Merantau sudah menjadi kebiasaan kebanyakan orang Makassar, sejak dulu sampai sekarang. Selain dikenal sebagai perantau, orang Makassar juga sangat dikenal sebagai pelaut ulung.
Ada sebuah Kebiasaan yang dipegang oleh masyarakat Makassar yang juga sudah menjadi adat para orang tua ketika melepas anaknya pergi merantau. Ketika seorang anak telah memutuskan berangkat merantau, para orang tua tidak membekali anak-anaknya dengan uang ataupun harta benda sebagai bekal. Tapi cukup dengan 3 ujung atau dalam bahasa Makassar disebut: TALLU CAPPA’.
Apa itu Tallu Cappa’?
Dalam pappasang to riolo (pesan para leluhur) dikatakan: “Nia tallu cappa’ bokonna to lampaiyya, iyamintu: Cappa’ lila, Cappa’ laso, Cappa’ badi’. (Ada tiga ujung yang harus menjadi bekal bagi orang yang bepergian, yaitu ujung lidah, ujung kemaluan, dan ujung badik).
“Oe ana’… a’ngu’rangiko, nia’ antu tallu cappa nuerang (Duhai, anak, ingatlah selalu, ada tiga ujung yang harus kau bawa sebagai bekal) Kalo dikampungnya ko orang jaga baik-baik tiga ujung itu. Kau akan jadi untung atau merugi, tergantung bagaimana kau berperilaku dengan tiga ujung yang kau bawa.”
Tiga ujung yang menjadi bekal setiap orang Makassar ini sepintas terkesan vulgar dan sadis. Namun pada hakikatnya tidak demikian. Perantau Makassar dibekali dalam dirinya tiga ‘alat’ yaitu: lidahnya, kemaluannya, dan badiknya.

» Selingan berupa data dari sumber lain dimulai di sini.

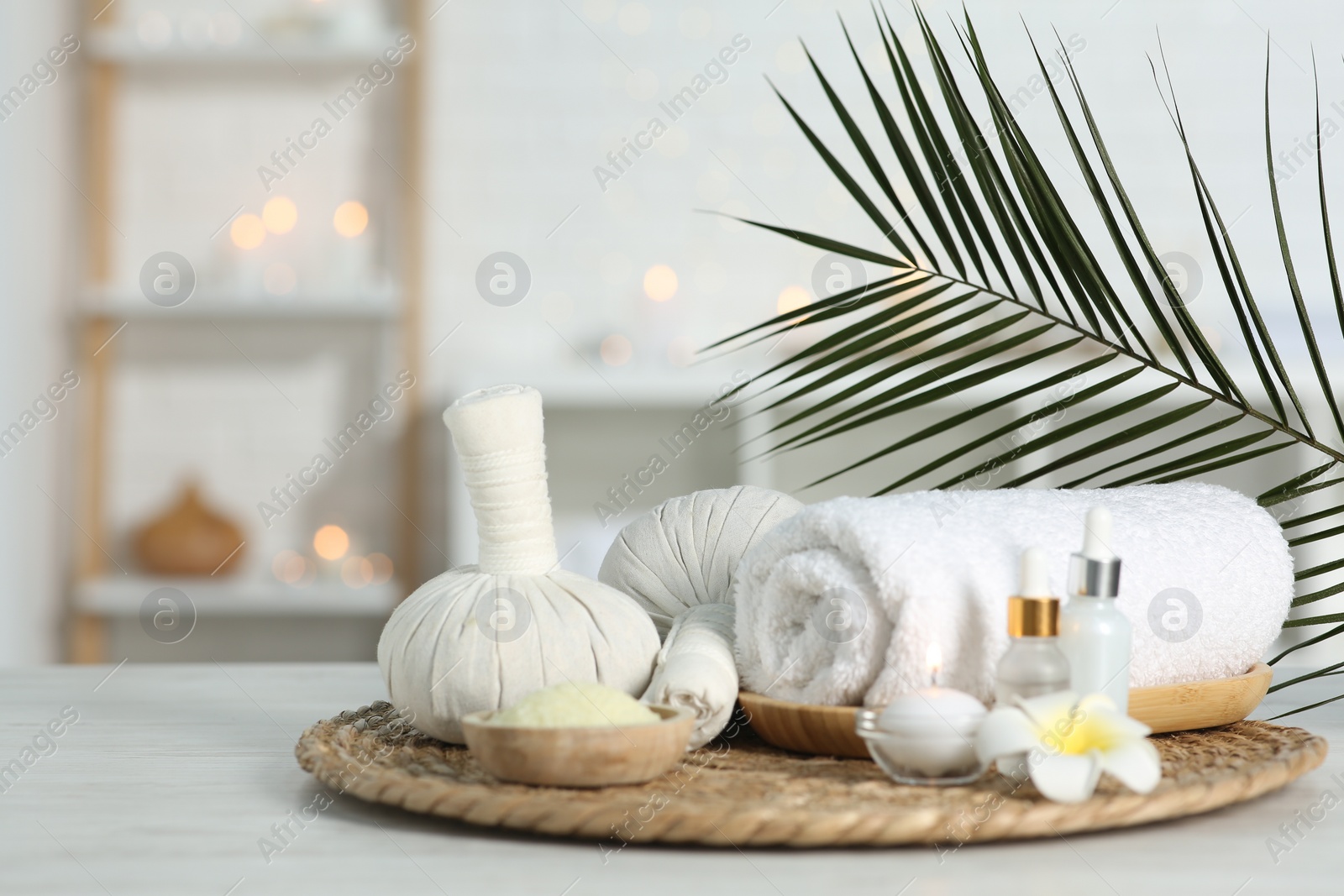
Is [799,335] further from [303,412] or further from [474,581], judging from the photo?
[474,581]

Lidah dan kemaluan sudah ada sejak lahir, sementara badik adalah diri kedua yang harus dimiliki setiap laki-laki Makassar saat mereka sudah baligh. Sampai pada pembahasan ini, dalam budaya Makassar dikenal pesan: “Teyai bura'ne punna tena na ammallaki badik” (Bukan laki-laki jika tidak memiliki badik), yang sering bersamanya, minimal ada tersimpan di rumahnya, miliknya.
Merantau bagi manusia Makassar berarti penaklukan, adaptasi, atau paling rendah bertahan di negeri orang dengan hidup tidak direndahkan. Tallu Cappa adalah tahapan dalam proses penaklukan, adaptasi atau bertahan tersebut. Dalam situasi apapun, ketiga ujung ini berperan menurut situasi dan kondisi.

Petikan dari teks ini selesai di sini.